**本文抜粋:**
40 フォーティ 翼ふたたび

作者:石田衣良講談社文庫

  • 文庫本裏書き

人生の半分が終わってしまった。それも、いいほうの半分が。
会社を辞めて、投げやりにプロデュース業を始めた喜一・40歳の元を訪れる四十代の依頼人たち。
凋落したIT企業社長、やり手の銀行マン、引きこもり・・・・。
生きることの困難とその先にある希望を見つめて、著者が初めて同世代を描いた感動長編。

  • 感想

喜一は40歳を手前に、大手広告代理店を退職し、先輩の会社に移籍したが、すぐに辞めてしまう。
かつての仲間に声をかけ、銀座の小さなビルで、広告代理店の下請けで糊口をしのいでいた。
喜一は40というタイトルのブログを書いていたが、アクセス数は段々と増えてきていた。
ブログを通じて、仕事の依頼もあったが、広告の仕事とはかけ離れた不思議な依頼が多かった。
7つの話が収録された連作集だが、それぞれが面白かった。
特に仲間が進行性の癌で倒れる終盤から、大がかりなイベントを成功させるクライマックスは良い。
正直なところ、東京至上主義が鼻につき、この作家にはあまりいい印象を持っていない。
だから作品はあまり読まなかったが、これは面白かった。
と言っても、過去の作品は、積極的に読みたいとは思わない。
今後、こういう作品が出てくるのなら読もうと思うが。

**課題の説明:**
上の本文抜粋のうち、「7つの話が収録された連作集だが、それぞれが面白かった。」を含む語句で始まり「と言っても、過去の作品は、積極的に読みたいとは思わない。」で終わる部分を、一字も変えずに打ち直すこと。

**一覧抜粋:**
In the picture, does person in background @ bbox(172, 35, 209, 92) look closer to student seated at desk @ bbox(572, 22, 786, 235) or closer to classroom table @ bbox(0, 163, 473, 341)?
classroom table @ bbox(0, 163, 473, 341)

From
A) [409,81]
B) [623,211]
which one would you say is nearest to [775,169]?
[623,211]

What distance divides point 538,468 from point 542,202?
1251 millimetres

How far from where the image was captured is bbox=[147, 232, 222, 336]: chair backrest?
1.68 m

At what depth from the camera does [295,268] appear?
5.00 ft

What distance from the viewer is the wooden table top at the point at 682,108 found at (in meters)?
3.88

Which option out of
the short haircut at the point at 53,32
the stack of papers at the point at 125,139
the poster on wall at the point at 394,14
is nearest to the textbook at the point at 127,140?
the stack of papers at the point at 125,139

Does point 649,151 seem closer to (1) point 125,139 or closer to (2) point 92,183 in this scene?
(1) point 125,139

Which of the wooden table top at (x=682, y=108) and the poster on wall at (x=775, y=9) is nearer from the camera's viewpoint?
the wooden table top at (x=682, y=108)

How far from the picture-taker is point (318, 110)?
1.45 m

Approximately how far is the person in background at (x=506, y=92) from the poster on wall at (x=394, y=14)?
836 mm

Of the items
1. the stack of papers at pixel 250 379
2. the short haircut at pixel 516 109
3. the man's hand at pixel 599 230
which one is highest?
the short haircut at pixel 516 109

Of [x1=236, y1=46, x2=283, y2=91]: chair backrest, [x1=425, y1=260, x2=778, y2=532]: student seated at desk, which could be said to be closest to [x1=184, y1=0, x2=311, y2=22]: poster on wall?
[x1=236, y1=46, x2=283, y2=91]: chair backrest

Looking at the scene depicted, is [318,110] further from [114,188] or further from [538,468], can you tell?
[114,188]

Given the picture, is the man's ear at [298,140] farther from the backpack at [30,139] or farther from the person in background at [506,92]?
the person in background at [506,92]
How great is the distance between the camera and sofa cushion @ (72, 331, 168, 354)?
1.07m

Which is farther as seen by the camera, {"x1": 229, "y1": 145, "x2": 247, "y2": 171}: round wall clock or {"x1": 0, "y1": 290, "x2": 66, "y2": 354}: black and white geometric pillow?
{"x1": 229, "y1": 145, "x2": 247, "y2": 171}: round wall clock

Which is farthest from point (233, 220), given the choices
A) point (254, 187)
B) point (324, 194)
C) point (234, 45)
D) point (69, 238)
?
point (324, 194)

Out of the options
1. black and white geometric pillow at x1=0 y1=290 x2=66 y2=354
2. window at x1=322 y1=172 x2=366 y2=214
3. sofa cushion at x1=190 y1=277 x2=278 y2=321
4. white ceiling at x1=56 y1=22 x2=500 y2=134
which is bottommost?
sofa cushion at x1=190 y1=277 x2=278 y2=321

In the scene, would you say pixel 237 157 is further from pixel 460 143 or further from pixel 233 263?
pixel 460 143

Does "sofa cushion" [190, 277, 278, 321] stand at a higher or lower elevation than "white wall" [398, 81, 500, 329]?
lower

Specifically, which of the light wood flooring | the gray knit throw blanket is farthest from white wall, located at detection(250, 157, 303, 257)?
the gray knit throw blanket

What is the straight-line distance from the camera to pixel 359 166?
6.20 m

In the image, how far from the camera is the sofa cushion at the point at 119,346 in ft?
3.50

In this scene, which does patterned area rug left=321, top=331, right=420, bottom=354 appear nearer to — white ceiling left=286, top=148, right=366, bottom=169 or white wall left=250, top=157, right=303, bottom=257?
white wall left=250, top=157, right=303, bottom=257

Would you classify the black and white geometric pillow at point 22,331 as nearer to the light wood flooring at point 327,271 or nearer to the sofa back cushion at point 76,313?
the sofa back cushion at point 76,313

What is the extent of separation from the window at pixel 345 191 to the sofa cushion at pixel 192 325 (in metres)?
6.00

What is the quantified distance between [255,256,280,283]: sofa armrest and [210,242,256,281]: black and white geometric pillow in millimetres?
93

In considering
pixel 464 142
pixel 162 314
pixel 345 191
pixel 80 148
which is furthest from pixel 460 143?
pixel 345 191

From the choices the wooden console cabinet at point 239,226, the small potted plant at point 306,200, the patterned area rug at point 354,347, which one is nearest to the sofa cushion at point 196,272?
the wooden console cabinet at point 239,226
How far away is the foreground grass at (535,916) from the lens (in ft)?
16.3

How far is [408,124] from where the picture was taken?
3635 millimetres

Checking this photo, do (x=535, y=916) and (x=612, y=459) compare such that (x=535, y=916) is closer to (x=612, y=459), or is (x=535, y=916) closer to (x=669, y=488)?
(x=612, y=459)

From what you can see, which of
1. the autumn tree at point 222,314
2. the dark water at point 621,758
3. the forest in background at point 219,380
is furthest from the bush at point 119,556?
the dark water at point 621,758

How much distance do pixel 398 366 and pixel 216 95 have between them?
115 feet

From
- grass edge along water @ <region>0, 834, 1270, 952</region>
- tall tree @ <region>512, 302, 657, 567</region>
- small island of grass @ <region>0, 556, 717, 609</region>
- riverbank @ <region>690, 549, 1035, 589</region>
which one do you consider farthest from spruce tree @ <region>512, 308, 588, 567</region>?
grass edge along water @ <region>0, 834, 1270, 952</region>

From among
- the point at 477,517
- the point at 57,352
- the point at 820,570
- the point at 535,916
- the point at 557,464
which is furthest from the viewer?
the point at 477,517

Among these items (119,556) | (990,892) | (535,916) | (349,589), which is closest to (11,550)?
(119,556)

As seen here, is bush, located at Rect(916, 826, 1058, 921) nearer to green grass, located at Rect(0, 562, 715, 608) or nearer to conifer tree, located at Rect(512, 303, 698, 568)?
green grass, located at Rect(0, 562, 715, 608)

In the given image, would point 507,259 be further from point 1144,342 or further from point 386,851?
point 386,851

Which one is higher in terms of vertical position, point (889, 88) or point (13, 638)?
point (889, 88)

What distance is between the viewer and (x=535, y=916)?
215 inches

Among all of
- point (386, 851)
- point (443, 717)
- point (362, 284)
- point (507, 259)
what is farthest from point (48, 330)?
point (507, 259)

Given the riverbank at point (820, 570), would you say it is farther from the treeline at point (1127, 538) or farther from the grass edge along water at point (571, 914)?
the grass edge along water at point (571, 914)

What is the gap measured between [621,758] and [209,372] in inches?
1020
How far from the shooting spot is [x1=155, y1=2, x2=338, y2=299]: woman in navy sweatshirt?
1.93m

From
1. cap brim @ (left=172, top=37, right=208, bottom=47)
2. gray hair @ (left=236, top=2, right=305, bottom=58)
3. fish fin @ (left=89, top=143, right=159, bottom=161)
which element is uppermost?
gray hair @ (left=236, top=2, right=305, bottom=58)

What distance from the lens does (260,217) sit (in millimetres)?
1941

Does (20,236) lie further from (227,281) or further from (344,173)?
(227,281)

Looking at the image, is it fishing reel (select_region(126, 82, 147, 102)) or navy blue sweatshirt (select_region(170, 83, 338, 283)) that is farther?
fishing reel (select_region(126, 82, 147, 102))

**解答:**
7つの話が収録された連作集だが、それぞれが面白かった。
特に仲間が進行性の癌で倒れる終盤から、大がかりなイベントを成功させるクライマックスは良い。
正直なところ、東京至上主義が鼻につき、この作家にはあまりいい印象を持っていない。
だから作品はあまり読まなかったが、これは面白かった。
と言っても、過去の作品は、積極的に読みたいとは思わない。